Abstract

Well-preserved alkaline basalts, bearing relict aegirine, leucite and nepheline mineralogy, are stratigraphically associated with high-Mg basalts in the Neoarchean Penakacherla greenstone belt, eastern Dharwar craton, India. Alkaline basalts (Mg #∼0.70–0.58) are enriched in alkalies (K 2O + Na 2O ∼ 7 wt.%), and TiO 2 (2.3–2.1 wt.%), and exhibit fractionated REE patterns with (La/Yb) N ranging from 23 to 29. On primitive mantle normalized diagrams they record a downturn from Ce to Th, small negative Nb anomalies relative to La, and Zr/Hf ratios higher than the primitive mantle value, in common with compositional characteristics of Phanerozoic alkaline ocean island basalts (OIB). Some interelement ratios are intermediate between EM1- and HIMU–OIB. Associated high-Mg basalts (MgO 17.2–9.2 wt.%) have comparatively lower TiO 2 (1.2–0.50 wt.%), and flat HREE patterns with slight depletion in LREE, and small positive Nb anomalies. These basalts are compositionally similar to tholeiitic basalts associated with komatiites in many Neoarchean greenstone terranes. Two samples have the conjunction of Nb/Th < 8 and fractionated LREE [(La/Yb) N 2.60–2.63] consistent with crustal contamination. On the global array of Phanerozoic to Recent ocean island basalts, in SiO 2 versus Nb/Y coordinates, alkaline basalts plot with counterparts from Aitutaki and Heard, whereas high-Mg basalts plot near Iceland tholeiites.

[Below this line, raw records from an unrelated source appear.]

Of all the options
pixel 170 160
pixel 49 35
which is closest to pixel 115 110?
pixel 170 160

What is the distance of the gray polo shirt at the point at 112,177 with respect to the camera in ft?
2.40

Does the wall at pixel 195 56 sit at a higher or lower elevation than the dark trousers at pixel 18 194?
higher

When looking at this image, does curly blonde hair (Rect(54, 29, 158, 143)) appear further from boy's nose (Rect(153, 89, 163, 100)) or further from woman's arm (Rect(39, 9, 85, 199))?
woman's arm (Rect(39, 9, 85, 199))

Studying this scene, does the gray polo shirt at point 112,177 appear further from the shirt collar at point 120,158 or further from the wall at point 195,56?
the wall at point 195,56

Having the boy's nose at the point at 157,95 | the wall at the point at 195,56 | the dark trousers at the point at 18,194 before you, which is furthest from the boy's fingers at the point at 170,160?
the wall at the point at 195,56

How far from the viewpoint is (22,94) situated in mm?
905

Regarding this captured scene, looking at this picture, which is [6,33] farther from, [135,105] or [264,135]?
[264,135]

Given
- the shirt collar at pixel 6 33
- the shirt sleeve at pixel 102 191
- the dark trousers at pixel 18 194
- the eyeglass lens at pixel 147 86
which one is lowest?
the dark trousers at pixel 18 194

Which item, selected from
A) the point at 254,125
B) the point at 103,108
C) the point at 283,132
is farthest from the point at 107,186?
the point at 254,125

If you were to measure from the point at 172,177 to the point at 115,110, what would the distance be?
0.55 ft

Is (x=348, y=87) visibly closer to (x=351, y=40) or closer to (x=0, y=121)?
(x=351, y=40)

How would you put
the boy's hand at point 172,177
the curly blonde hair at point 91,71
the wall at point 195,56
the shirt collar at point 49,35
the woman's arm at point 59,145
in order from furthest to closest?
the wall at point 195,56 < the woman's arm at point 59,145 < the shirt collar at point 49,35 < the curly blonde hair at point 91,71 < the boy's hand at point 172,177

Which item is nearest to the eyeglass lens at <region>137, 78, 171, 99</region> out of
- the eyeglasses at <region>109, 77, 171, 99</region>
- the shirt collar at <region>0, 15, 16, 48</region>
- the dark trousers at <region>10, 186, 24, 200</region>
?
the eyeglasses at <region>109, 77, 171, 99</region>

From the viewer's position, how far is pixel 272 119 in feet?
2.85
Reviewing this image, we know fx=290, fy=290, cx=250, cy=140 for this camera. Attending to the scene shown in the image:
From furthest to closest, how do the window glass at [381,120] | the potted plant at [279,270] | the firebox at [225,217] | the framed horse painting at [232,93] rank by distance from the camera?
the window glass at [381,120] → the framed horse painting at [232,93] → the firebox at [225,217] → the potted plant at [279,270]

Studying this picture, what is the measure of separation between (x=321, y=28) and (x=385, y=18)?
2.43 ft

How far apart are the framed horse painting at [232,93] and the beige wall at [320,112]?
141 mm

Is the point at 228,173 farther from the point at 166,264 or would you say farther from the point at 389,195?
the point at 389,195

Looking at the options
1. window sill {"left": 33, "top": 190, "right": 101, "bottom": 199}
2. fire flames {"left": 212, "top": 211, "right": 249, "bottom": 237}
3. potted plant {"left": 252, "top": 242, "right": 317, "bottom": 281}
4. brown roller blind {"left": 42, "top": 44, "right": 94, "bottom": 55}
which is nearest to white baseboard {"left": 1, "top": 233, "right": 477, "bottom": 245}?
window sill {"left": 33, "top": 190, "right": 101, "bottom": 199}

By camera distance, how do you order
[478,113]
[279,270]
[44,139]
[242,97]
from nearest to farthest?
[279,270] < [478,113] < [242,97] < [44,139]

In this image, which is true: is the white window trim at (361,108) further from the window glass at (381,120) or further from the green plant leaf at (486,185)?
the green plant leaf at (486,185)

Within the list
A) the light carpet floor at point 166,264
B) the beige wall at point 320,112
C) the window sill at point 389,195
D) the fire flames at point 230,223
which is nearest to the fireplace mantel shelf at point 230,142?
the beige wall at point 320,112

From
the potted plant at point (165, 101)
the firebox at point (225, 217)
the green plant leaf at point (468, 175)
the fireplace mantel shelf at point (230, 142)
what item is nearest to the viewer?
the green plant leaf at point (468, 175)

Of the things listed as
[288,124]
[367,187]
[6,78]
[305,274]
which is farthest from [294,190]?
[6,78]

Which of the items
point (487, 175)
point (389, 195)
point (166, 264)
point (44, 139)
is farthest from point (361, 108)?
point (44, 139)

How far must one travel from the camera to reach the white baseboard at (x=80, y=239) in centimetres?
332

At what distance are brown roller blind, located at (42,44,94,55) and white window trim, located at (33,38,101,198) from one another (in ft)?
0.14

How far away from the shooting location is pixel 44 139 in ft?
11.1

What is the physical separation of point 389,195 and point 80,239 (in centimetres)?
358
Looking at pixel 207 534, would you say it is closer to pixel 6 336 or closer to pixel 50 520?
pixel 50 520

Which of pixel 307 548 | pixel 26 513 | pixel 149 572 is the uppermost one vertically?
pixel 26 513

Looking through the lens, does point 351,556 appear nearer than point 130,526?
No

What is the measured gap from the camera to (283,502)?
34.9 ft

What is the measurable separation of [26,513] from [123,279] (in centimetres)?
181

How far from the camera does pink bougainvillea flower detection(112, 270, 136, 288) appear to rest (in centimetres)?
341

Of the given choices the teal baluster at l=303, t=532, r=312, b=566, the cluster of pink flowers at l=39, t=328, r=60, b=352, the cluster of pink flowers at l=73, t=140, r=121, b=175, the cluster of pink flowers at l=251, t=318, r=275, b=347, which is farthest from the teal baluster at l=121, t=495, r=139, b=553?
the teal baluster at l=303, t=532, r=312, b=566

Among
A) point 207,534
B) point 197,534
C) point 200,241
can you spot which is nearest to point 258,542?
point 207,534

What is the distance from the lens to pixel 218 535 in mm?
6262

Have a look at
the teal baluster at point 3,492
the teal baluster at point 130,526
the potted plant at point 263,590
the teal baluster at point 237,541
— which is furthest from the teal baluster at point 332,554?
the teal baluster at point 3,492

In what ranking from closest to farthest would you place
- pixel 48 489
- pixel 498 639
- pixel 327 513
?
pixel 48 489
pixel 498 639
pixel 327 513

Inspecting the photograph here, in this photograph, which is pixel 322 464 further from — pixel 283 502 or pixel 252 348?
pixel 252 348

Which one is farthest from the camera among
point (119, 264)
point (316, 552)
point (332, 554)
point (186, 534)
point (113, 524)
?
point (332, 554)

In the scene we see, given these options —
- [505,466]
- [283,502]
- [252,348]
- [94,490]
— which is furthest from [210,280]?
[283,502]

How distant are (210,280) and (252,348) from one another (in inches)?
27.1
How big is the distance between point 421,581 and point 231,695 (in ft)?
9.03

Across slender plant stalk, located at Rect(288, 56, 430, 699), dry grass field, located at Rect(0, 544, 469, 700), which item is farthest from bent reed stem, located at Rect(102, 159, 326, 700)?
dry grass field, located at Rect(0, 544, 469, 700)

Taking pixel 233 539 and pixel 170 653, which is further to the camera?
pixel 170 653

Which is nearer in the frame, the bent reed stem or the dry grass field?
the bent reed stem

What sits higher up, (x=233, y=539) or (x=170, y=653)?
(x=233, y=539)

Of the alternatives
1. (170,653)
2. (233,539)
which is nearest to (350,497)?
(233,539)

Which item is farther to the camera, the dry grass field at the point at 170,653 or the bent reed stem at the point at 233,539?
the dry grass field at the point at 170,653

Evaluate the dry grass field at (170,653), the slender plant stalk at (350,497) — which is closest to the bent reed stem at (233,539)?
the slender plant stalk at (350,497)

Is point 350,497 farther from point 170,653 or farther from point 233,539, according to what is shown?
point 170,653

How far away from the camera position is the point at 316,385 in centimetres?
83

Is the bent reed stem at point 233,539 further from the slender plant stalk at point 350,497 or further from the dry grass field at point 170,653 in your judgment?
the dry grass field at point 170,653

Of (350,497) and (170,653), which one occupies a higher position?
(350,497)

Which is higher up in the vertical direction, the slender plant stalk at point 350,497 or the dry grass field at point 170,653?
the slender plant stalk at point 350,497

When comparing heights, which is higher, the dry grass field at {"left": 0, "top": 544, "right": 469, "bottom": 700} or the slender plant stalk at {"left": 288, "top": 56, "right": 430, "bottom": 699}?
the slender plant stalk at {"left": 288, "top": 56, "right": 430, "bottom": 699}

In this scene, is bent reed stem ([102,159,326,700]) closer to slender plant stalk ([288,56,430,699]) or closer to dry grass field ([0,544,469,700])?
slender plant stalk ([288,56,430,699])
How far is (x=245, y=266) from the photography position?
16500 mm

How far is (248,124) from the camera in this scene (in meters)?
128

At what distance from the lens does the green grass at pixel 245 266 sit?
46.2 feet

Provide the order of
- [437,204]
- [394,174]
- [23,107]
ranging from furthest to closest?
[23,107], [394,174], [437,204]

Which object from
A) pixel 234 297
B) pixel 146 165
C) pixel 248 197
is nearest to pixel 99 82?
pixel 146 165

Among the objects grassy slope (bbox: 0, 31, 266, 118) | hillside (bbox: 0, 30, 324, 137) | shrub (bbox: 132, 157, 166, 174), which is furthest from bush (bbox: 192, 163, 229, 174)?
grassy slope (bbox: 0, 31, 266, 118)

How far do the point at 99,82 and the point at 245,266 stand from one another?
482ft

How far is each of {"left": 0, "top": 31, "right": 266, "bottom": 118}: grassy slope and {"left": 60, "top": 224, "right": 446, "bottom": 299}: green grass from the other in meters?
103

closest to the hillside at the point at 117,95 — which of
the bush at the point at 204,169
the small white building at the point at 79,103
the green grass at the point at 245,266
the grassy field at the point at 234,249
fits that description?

Alkaline basalts plot with OIB, and high-Mg basalts near N-MORB, on the Th/Yb versus Nb/Yb MORB-OIB array of Phanerozoic intraplate basalts; accordingly the mantle components of that array were established in the 2.7 Ga mantle asthenosphere. Alkaline basalts are rare in Archean volcanic sequences. This occurrence of alkaline basalts indicates subduction, recycling, and incubation of Mesoarchaean oceanic and continental crust in the mantle, and generation of high-Mg and alkaline basalts from a mantle plume at 2.7 Ga, possibly analogous to counterparts of Iceland. The mantle plume likely erupted at a thin craton margin, given flat HREE of most high-Mg basalts.